▶ _Text for analysis_
Attribution in DBP—passive engagement with treatment

One of the main aspects that distinguishes the experience of DBP participants from that of the OLP participants is the guesswork that the former often engaged in while taking part in the trial (and which is of course missing for OLP participants). This consisted in trying to find cues that would indicate whether they had been assigned to the placebo or peppermint arm. Beyond this type of guesswork, however, we found that DBP patients were less actively engaged with the treatment than OLP patients, who, as we show below, consciously tried to come to terms with the novelty and counter-intuitive, paradoxical nature of OLP. In DBP, if a participant felt better, they endorsed the proposition that they had received peppermint oil. If they felt no difference, they gave more thought to the possibility of having received placebo.

214 (DBP)::

I, I think it worked for me, and I, I found that I have a distinct feeling I took the peppermint oil. […] And it worked.

309 (DBP)::

I’m assuming that I, having the peppermint, um it just it makes sense that, that would’ve calmed things down.

230 (DBP)::

I would say after the first visit or the second visit, which was at the halfway mark, I was kind of on the fence, I could have gone either way if I had the placebo or the, um, peppermint oil. But then it wasn’t until this last week that I really felt like […] you know, like I do think it could be the peppermint oil.

281 (DBP)::

So, I’m like, “I wonder which it is. Is it the placebo effect? Is it my mind over my body? I wonder.”

Attribution in OLP—active engagement with placebo

OLP participants were aware from the beginning that they were taking an inert substance. Participants who showed improvement of symptoms after taking OLP offered a variety of explanations. With the exception of two participants who said, ‘I don’t know’, participants advanced cognitive and emotional explanations that ranged from the experience of meeting with the doctors (itself thought to be beneficial),

184 (OLP)::

I think it was coming here and meeting with the doctors.

To the ‘power of the mind’ and the existence of a brain-gut connection,

138 (OLP)::

It could be, like I said, the brain-gut relationship and, and I had, you know, very much bought into that.

▶ _Task statement_
Return, word for word, the part of the text on placebo attribution that starts with "Attribution in OLP—active" and goes on through "with the doctors.".

▶ _Listed entries_

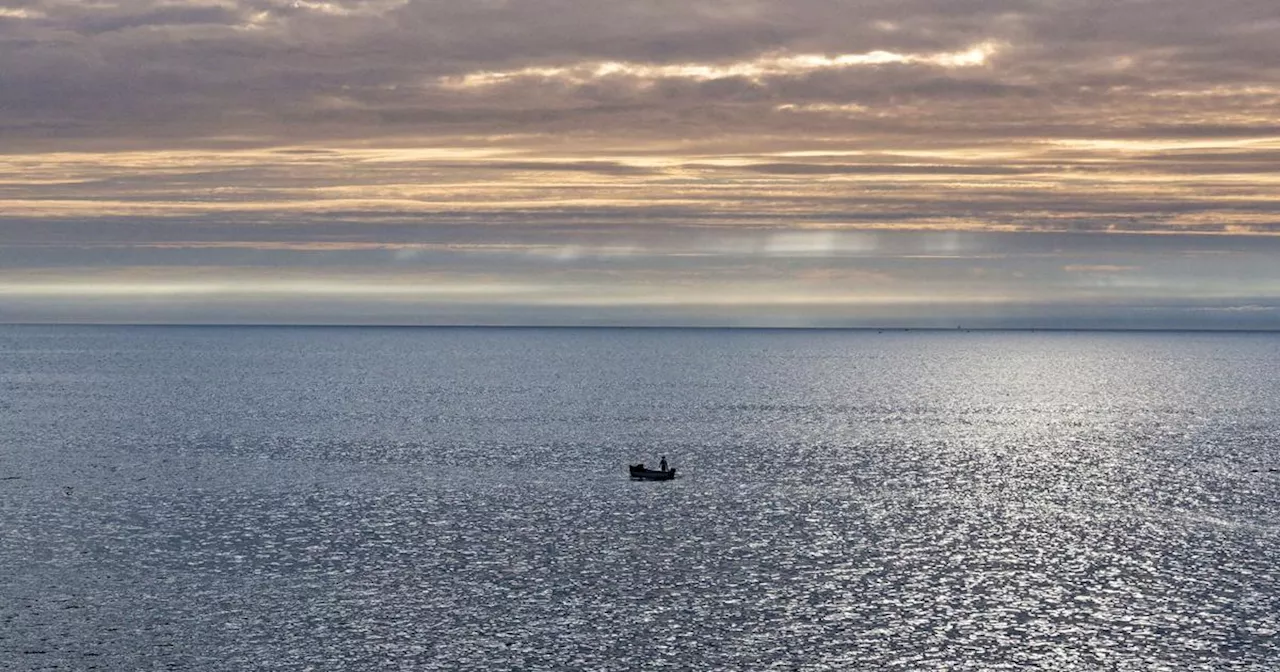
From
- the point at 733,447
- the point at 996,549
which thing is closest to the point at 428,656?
the point at 996,549

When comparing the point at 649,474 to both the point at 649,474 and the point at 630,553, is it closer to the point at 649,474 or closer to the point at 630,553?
the point at 649,474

▶ _Task result_
Attribution in OLP—active engagement with placebo

OLP participants were aware from the beginning that they were taking an inert substance. Participants who showed improvement of symptoms after taking OLP offered a variety of explanations. With the exception of two participants who said, ‘I don’t know’, participants advanced cognitive and emotional explanations that ranged from the experience of meeting with the doctors (itself thought to be beneficial),

184 (OLP)::

I think it was coming here and meeting with the doctors.